This project is an open-source backend service that scrapes data from Instagram and generates widgets based on the scraped data. It utilizes Redis for caching and requires a proxy for making requests to Instagram.
- Scrapes Instagram user profile information and posts
- Caches responses in Redis to reduce the load on Instagram
- Generates widgets based on the scraped data
- Manages session handling with Instagram
- Node.js
- Redis
- Proxy service
- Clone the repository:
git clone https://github.com/hormold/instagram-scraper-widget.git
cd instagram-scraper-widget
- Install dependencies:
npm install
- Set up environment variables:
Create a .env
file in the root of the project and add the following variables:
REDIS_URL=redis://localhost:6379
PROXY_URL=https://your-proxy-service.com/{session}
My recommendation for a proxy service is Scraper API, which provides a session-based proxy service for scraping Instagram and other websites.
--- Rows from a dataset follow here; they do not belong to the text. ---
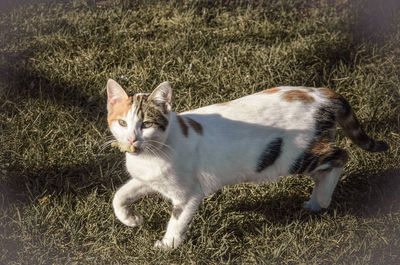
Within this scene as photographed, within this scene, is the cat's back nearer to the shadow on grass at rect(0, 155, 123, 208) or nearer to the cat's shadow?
the cat's shadow

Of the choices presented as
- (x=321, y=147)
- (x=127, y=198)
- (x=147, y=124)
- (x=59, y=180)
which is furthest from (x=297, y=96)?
(x=59, y=180)

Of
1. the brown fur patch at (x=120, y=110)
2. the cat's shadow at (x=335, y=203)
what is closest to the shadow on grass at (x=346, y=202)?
the cat's shadow at (x=335, y=203)

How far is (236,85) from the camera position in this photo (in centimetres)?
412

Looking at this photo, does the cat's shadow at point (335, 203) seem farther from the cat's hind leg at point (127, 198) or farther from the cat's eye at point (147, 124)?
the cat's eye at point (147, 124)

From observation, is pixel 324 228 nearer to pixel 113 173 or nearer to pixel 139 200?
pixel 139 200

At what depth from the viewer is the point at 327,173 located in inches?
124

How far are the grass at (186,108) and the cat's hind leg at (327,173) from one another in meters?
0.18

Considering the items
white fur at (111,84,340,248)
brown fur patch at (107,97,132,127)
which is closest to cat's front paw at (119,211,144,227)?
white fur at (111,84,340,248)

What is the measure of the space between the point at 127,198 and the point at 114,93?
68 cm

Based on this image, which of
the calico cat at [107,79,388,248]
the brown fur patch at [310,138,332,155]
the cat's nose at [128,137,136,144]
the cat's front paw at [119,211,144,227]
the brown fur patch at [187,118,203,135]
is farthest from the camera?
the cat's front paw at [119,211,144,227]

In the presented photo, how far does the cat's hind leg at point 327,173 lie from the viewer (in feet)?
10.1

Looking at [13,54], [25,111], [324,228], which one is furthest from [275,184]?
[13,54]

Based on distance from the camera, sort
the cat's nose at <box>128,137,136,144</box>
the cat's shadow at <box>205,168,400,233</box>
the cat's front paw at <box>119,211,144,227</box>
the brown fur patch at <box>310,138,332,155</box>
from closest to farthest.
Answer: the cat's nose at <box>128,137,136,144</box> < the brown fur patch at <box>310,138,332,155</box> < the cat's front paw at <box>119,211,144,227</box> < the cat's shadow at <box>205,168,400,233</box>

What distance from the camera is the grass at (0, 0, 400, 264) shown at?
3141 millimetres
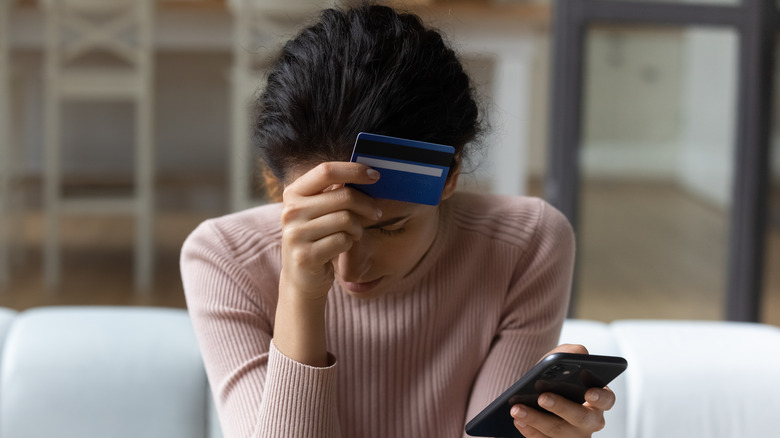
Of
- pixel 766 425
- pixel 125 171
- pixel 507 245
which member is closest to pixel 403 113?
pixel 507 245

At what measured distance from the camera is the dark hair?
827 mm

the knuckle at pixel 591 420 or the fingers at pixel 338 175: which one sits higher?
the fingers at pixel 338 175

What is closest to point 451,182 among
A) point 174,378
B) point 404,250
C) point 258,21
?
point 404,250

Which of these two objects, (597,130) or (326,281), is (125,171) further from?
(326,281)

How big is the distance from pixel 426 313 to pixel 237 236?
0.24 meters

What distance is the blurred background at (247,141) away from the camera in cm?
213

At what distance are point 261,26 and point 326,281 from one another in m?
2.34

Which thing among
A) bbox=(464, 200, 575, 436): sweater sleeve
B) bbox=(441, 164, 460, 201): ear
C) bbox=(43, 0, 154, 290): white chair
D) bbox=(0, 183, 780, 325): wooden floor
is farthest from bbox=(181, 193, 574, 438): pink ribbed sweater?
bbox=(43, 0, 154, 290): white chair

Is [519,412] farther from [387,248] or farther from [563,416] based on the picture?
[387,248]

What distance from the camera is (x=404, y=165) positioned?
2.53ft

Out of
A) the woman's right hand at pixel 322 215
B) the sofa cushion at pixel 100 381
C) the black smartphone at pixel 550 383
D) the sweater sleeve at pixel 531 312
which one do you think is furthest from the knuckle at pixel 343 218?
the sofa cushion at pixel 100 381

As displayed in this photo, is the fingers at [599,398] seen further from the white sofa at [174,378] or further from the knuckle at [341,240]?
the white sofa at [174,378]

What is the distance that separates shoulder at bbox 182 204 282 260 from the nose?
0.45 feet

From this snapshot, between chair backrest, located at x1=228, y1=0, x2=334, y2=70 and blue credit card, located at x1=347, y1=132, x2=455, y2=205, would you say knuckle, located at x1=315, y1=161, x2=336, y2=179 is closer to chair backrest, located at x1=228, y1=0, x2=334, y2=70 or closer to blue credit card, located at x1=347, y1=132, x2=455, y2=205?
blue credit card, located at x1=347, y1=132, x2=455, y2=205
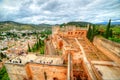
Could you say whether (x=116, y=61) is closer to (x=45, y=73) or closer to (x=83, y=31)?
(x=45, y=73)

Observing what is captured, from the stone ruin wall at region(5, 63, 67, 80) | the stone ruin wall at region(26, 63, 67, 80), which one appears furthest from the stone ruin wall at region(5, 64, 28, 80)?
the stone ruin wall at region(26, 63, 67, 80)

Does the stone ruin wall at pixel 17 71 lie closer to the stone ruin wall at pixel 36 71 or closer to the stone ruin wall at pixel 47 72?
the stone ruin wall at pixel 36 71

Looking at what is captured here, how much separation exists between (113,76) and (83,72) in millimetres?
2498

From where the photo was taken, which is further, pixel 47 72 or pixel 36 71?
pixel 36 71

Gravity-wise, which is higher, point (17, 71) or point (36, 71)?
point (17, 71)

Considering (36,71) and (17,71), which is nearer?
(17,71)

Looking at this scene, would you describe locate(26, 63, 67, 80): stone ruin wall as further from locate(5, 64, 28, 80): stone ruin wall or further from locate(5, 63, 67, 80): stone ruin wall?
locate(5, 64, 28, 80): stone ruin wall

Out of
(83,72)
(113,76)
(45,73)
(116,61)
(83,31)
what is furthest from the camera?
(83,31)

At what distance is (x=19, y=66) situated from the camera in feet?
31.8

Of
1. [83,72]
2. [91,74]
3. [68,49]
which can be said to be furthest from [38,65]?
[91,74]

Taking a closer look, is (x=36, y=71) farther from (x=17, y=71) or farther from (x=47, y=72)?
(x=17, y=71)

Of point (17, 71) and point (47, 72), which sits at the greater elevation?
point (17, 71)

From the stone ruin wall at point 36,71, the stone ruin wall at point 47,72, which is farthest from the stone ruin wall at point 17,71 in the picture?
the stone ruin wall at point 47,72

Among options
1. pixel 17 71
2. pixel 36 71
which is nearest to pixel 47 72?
pixel 36 71
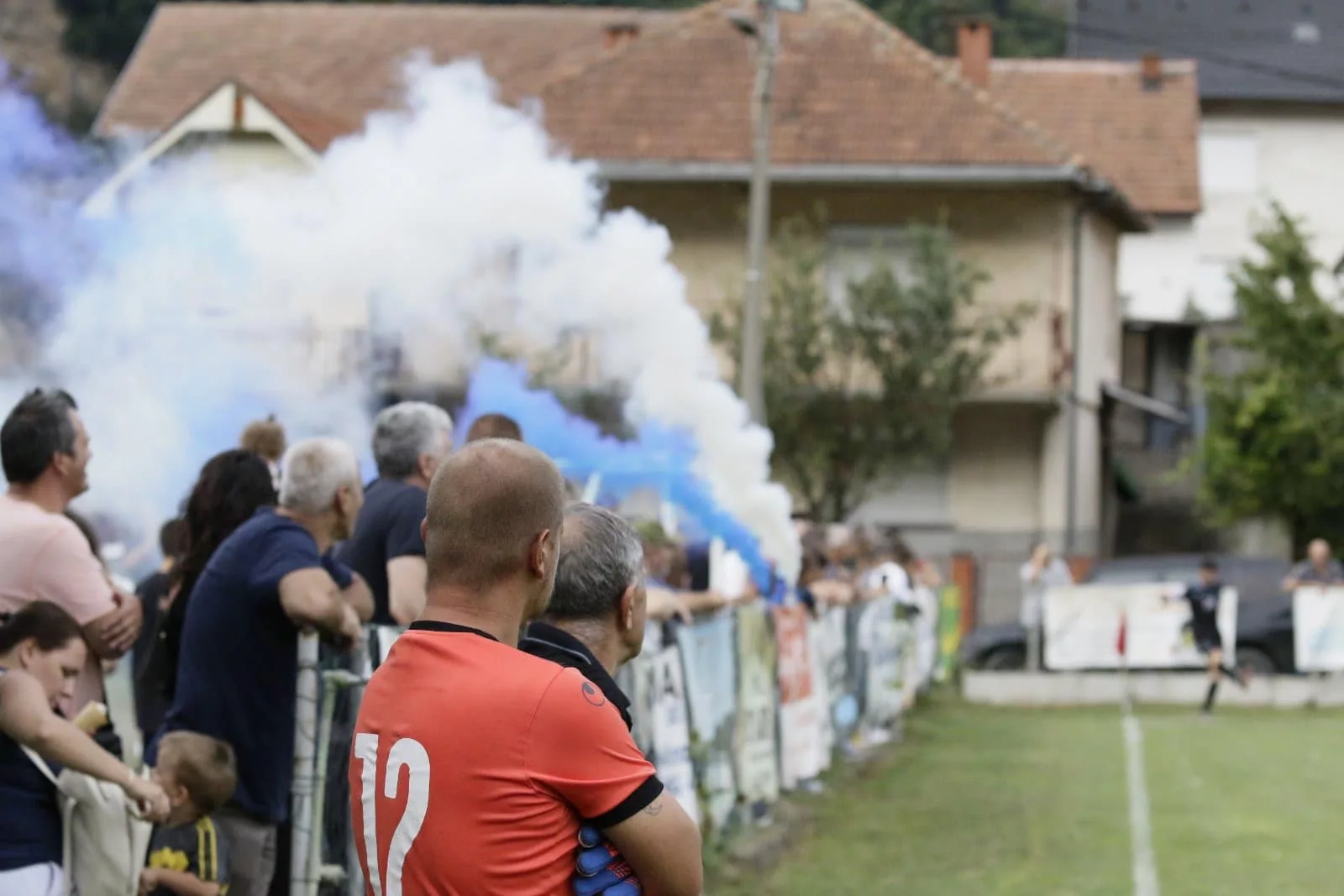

You can generate Residential or Datacenter proxies with unique sessions for each user.
- Start the Redis server:
redis-server
- Run the backend service:
npm start
<iframe src="http://localhost:3000/widget/{username}" width="300" height="400" frameborder="0"></iframe>
GET /scrape?username={username}
{
"username": "string",
"fullname": "string",
"description": "string",
"profilePhoto": "string",
"metrics": {
"followers": "number",
"following": "number",
"posts": "number"
},
"posts": [
{
"shortcode": "string",
"photo": "string",
"accessibility_caption": "string",
"caption": "string",
"location": "string",
"likes": "number",
"comments": "number"
}
]
}
- Generates a unique session ID for each user
- Stores session data in Redis with expiration
- Retrieves and reuses last working session if valid
- Revokes session if invalid response is received from Instagram
- Updates session activity to prevent expiration
Contributions are welcome! Please open an issue or submit a pull request.
This project is licensed under the MIT License.